Kimberly Strassel at the Wall Street Journal believes your activism is playing a role in raising the stakes in the battle over the Card Check Forced Unionism Bill. This is a call to double the pressure on Senators to defeat this atrocity, which is designed simply to impose forced unionism on millions of workers.
Strassel writes:
Responsibility has a way of focusing the mind.
Take Mark Pryor, Democratic senator from Arkansas. In 2007, Mr. Pryor voted to move card check, Big Labor’s No. 1 priority. And why not? Mr. Pryor knew the GOP would block the bill, which gets rid of secret ballots in union elections. Besides, his support helped guarantee labor wouldn’t field a challenger to him in the primary.

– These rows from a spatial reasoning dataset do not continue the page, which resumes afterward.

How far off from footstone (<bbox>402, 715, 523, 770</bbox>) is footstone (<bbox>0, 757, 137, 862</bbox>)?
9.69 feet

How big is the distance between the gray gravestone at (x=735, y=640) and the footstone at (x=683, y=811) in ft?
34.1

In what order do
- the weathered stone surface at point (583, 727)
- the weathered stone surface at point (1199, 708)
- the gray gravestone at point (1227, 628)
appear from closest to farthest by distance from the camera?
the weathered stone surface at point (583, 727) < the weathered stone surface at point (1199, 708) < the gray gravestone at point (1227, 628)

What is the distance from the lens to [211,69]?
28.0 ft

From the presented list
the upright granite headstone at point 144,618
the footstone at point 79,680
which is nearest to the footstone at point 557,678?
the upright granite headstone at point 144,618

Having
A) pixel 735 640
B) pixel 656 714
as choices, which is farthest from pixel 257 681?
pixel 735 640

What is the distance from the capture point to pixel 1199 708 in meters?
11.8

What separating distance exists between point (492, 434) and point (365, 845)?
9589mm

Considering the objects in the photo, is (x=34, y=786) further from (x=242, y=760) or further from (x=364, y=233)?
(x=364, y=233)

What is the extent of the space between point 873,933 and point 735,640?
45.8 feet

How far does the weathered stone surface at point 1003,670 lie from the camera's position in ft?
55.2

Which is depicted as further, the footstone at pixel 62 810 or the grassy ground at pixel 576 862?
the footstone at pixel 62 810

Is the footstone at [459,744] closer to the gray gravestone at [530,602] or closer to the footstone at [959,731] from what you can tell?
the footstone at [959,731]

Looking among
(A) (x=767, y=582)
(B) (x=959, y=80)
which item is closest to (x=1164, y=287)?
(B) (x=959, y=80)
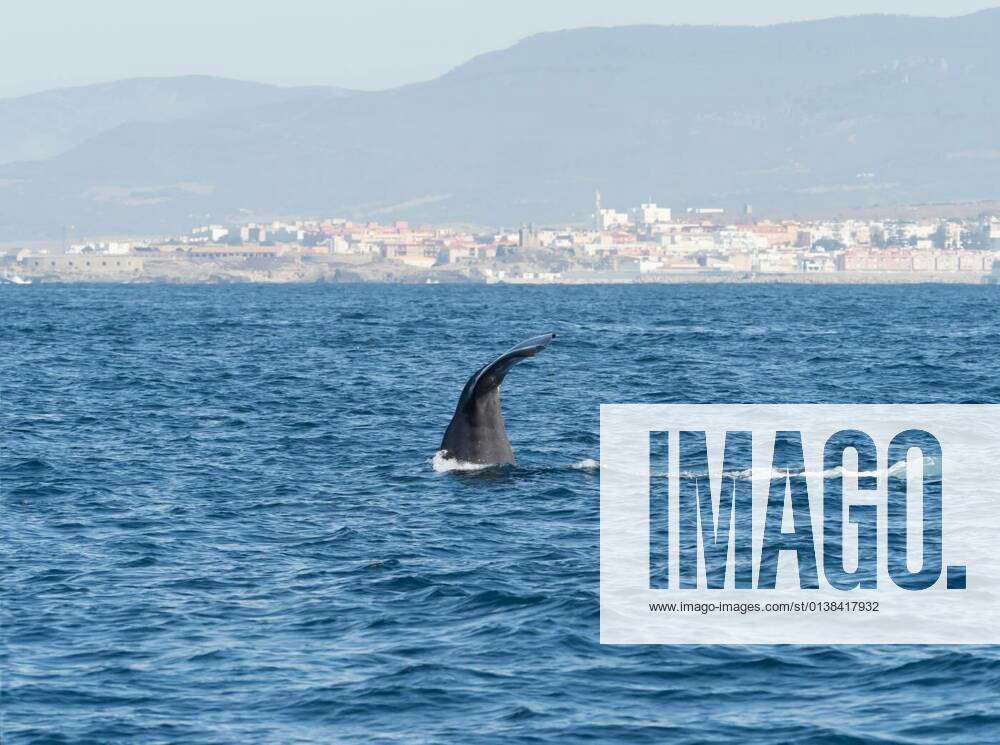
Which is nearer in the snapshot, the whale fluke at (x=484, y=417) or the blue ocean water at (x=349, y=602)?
the blue ocean water at (x=349, y=602)

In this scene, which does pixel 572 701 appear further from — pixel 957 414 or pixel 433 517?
pixel 957 414

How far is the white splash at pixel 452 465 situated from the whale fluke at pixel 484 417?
5 cm

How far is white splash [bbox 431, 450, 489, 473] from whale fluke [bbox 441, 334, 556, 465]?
54 millimetres

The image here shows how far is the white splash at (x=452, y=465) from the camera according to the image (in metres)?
27.0

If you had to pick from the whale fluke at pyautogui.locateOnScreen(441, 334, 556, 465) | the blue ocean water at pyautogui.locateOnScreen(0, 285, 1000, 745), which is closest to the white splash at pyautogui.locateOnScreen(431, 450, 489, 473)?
the whale fluke at pyautogui.locateOnScreen(441, 334, 556, 465)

Postelection, Mr. Pryor isn’t so committed. He’s indicated he wouldn’t co-sponsor the legislation again. He says he’d like to find common ground between labor and business. He is telling people the bill isn’t on a Senate fast-track, anyway. His business community, which has nimbly whipped up anti-card-check sentiment across his right-to-work state, is getting a more polite hearing.
But Pryor may not be alone:
Fellow Arkansas Democrat Blanche Lincoln voted for cloture in 2007 but is now messaging Mr. Reid [Majority Leader Harry Reid] that she’s not eager for a repeat. She recently said she doesn’t think “there is a need for this legislation right now,” that the country has bigger problems. . . . Even Pennsylvania’s Arlen Specter, the lone GOP vote for card check in 2007, is backpedaling, worried about a 2010 primary challenge.
We have one word of advice — don’t let up for one second. The union bosses will stop at nothing to coerce millions into unions. There will be a defining moment in this fight and we have yet to have it.